*Your instructions*. Update the records below by changing "furthest" to "farthest" and leaving everything else as it is. Leave the pictures out of your answer.

*Exercise material*.

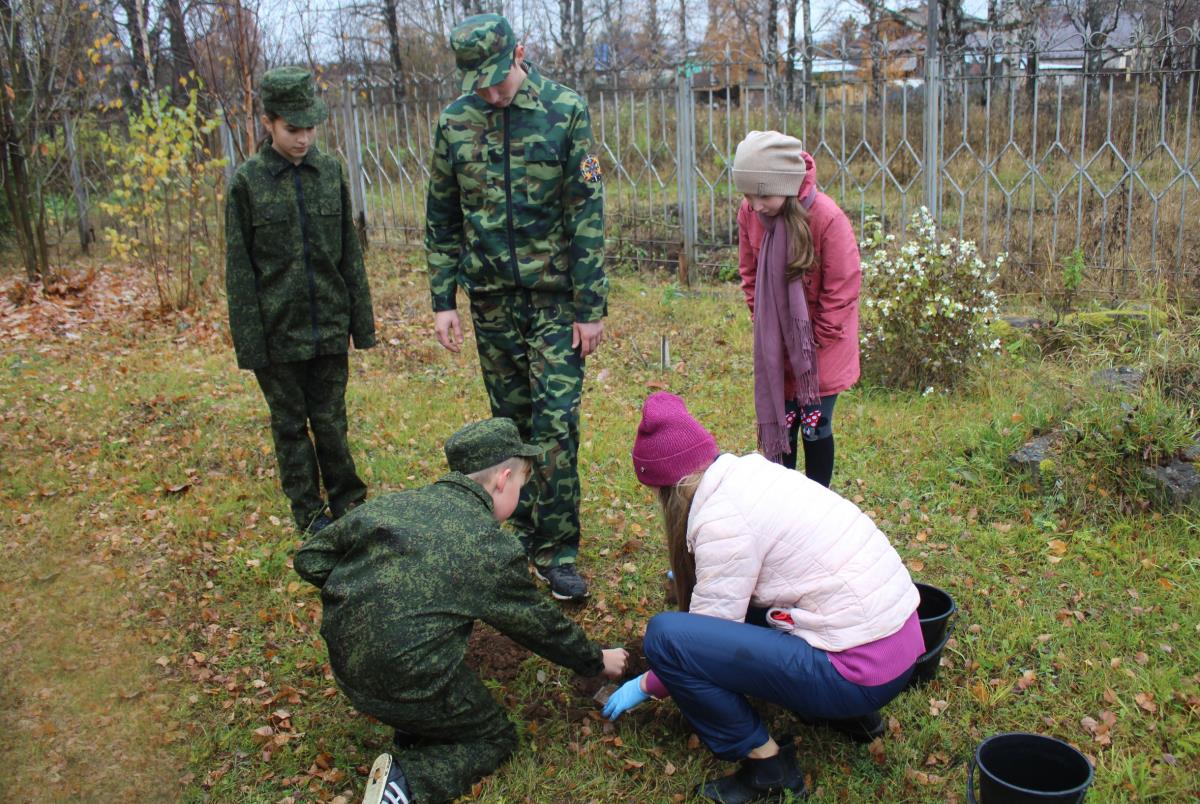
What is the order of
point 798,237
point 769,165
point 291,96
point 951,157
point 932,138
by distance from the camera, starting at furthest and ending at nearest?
point 932,138 < point 951,157 < point 291,96 < point 798,237 < point 769,165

*Result*.
What is the order of
point 798,237
point 769,165
point 291,96
point 951,157
point 932,138
by distance from the camera, starting at farthest and ending at nearest?
point 932,138 < point 951,157 < point 291,96 < point 798,237 < point 769,165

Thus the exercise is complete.